Yueyang returned to Dragon Rise Continent and made his way to the location Grandma Sha had described — and his face fell the moment he arrived.
The world had moved on without him.
Tens of thousands of years had passed. The place where the ancient runes had once been hidden bore no resemblance whatsoever to Grandma Sha’s memories. What had once been a fragrant valley alive with birdsong was now buried under the weight of history entirely — and rising from where it had stood was a mountain two thousand meters tall. After a thorough survey, Yueyang arrived at his conclusion: the ancient runes were buried under at least a thousand meters of solid earth.

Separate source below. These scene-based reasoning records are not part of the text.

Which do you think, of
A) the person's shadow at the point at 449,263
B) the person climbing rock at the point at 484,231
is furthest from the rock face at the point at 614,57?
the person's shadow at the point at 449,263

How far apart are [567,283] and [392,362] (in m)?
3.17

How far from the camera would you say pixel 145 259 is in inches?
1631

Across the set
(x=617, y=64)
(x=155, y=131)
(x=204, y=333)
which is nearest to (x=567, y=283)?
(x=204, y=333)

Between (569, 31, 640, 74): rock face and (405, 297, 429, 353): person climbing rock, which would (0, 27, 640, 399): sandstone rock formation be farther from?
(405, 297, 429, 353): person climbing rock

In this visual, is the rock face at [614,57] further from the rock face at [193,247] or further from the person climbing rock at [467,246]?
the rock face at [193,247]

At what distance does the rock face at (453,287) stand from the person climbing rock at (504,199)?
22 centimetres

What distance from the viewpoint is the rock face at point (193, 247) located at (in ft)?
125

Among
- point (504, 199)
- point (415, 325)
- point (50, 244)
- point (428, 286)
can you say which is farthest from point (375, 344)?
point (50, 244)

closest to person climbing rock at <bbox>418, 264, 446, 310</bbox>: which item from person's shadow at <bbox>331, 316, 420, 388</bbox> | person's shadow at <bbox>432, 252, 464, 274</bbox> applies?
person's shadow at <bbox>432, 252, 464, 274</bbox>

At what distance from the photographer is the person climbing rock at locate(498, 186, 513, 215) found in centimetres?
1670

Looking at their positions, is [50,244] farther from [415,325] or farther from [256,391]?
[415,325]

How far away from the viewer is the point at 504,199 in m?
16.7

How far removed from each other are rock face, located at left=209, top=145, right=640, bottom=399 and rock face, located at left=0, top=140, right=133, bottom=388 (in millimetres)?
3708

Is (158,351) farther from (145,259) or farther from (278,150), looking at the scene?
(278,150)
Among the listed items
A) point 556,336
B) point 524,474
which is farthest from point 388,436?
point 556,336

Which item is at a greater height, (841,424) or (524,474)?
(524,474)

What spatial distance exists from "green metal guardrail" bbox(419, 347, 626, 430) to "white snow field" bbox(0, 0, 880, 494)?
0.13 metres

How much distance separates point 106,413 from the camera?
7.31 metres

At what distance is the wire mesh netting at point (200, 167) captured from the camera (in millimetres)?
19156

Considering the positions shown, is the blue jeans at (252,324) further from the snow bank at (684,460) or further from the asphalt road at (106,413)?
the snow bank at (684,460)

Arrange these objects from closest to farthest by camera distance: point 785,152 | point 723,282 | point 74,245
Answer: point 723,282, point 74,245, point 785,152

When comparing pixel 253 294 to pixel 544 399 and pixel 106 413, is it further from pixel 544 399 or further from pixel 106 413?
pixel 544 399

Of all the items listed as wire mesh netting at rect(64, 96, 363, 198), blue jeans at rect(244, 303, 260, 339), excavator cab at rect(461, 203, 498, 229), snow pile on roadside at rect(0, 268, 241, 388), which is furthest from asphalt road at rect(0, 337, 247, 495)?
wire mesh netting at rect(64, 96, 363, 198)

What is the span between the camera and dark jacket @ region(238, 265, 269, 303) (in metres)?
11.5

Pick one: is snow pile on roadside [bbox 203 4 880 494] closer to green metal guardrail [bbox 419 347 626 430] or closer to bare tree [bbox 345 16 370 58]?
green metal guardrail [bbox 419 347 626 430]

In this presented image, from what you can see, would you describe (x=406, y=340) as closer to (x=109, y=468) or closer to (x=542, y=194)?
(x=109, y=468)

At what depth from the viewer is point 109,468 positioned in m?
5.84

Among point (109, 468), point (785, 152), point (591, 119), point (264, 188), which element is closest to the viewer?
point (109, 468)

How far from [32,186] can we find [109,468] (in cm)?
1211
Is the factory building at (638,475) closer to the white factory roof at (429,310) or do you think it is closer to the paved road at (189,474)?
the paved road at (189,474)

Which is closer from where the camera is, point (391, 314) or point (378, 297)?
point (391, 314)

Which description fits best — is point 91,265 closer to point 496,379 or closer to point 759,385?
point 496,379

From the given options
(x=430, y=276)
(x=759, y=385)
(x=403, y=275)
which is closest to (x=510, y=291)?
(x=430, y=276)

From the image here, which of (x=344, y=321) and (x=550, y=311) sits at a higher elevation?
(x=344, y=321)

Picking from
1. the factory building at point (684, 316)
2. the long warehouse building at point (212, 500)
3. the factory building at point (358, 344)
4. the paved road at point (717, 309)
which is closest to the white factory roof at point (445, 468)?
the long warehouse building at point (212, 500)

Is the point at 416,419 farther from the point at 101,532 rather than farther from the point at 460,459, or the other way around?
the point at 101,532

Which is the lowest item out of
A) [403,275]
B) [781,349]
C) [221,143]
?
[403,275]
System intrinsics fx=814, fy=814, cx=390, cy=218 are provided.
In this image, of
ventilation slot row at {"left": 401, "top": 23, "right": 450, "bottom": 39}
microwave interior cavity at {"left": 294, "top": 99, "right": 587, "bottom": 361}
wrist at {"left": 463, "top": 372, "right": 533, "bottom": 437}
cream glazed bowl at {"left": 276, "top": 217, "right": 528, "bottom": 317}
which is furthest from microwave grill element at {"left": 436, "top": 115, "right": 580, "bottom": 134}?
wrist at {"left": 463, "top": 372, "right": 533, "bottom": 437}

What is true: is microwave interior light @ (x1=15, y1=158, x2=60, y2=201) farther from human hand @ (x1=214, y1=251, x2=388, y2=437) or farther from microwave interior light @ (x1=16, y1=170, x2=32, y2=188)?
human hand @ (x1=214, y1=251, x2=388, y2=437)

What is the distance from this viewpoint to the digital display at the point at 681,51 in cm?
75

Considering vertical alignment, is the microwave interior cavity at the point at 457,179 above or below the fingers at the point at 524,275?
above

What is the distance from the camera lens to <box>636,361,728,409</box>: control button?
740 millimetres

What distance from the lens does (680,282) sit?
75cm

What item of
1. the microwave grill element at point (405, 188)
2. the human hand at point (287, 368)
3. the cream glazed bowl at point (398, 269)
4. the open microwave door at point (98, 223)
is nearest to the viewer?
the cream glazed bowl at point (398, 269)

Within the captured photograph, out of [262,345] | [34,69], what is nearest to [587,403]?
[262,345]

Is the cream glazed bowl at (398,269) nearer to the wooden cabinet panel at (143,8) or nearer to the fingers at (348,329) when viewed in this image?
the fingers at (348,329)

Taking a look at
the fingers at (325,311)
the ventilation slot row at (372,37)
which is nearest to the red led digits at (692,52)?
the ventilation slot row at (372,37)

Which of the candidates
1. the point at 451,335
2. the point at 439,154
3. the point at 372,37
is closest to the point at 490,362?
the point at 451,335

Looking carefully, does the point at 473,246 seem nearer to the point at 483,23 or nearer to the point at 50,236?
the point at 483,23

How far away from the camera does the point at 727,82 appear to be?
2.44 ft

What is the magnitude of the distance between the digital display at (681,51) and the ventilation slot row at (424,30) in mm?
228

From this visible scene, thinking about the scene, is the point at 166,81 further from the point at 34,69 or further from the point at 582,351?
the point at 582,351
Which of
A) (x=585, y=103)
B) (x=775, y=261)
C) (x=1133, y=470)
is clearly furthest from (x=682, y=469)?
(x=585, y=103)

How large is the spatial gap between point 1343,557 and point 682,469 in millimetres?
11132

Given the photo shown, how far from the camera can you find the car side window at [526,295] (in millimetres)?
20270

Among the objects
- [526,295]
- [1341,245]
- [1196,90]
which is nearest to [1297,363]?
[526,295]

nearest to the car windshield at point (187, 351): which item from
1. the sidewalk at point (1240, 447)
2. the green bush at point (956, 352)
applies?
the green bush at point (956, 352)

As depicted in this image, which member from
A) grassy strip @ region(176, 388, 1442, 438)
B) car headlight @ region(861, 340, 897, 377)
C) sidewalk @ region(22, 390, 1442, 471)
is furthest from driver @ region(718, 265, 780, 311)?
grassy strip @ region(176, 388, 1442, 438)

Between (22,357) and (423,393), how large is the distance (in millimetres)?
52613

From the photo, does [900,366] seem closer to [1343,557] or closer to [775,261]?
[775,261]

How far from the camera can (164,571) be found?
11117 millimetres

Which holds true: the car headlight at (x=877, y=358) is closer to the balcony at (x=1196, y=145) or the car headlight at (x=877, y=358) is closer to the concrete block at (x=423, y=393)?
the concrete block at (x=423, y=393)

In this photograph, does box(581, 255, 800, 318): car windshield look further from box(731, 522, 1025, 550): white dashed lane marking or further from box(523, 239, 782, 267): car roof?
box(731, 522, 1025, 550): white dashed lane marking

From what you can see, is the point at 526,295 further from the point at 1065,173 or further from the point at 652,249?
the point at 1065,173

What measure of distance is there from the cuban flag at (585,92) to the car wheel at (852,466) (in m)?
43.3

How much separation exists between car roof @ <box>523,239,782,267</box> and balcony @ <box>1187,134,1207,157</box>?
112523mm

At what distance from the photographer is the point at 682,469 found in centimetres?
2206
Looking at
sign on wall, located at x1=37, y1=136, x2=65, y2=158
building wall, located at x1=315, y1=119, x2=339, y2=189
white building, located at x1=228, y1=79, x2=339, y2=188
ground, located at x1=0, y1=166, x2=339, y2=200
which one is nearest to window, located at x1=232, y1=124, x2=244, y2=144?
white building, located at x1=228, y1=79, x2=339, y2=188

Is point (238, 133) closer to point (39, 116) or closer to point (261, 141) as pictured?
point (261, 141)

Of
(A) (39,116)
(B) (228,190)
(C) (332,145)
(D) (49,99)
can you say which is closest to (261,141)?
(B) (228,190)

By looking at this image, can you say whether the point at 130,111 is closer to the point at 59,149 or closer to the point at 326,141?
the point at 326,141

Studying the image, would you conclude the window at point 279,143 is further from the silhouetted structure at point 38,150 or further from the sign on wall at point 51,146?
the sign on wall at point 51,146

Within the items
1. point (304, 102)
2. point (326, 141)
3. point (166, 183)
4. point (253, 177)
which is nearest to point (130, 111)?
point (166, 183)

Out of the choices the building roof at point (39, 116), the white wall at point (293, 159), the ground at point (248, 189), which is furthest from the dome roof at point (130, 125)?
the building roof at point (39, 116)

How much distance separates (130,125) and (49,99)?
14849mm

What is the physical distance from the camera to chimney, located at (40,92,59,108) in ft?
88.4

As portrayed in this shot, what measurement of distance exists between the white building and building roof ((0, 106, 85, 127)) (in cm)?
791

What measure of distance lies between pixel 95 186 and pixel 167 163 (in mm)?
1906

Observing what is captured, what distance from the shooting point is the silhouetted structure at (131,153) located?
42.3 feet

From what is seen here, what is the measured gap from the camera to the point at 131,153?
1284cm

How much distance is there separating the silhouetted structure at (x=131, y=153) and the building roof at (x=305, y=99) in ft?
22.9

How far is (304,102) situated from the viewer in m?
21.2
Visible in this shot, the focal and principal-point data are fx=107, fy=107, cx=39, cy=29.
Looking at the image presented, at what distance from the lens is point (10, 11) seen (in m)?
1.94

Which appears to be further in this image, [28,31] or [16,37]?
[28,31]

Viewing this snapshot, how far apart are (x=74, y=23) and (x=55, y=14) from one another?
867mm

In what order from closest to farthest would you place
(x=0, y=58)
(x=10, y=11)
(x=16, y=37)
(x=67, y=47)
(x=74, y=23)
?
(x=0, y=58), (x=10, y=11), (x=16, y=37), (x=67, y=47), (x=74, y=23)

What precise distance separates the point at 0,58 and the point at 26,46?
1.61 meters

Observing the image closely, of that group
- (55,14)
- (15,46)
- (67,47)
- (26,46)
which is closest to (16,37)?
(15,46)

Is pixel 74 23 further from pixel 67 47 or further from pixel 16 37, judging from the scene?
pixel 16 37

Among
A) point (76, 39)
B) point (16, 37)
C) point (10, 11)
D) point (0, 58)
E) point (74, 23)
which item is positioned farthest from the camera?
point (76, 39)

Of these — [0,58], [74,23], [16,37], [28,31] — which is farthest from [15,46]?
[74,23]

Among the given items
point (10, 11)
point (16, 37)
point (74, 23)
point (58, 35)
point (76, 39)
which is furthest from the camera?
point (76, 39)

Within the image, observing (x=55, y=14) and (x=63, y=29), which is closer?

Without digging a tunnel down to them, no amount of perception, however powerful, would be of any use through that much rock and soil.
He headed back to the Great Xia Empire and found Jun Wuyou.
“Consider it done — Dragon Rise Continent has a shortage of many things, but manpower isn’t one of them,” Jun Wuyou said with a broad, easy smile, waving off any concern. “Even if you don’t want to make a big production of it, I know a few old fellows who never made much of a name for themselves in cultivation but have very particular skills. One of them has a war beast — a Boring Mountain Earthworm. Digging a tunnel several thousand meters deep at the location you specify would be no trouble at all, just a matter of time. Going by the pace he dug the underground passages beneath the imperial palace back in the day, a month should be more than enough.”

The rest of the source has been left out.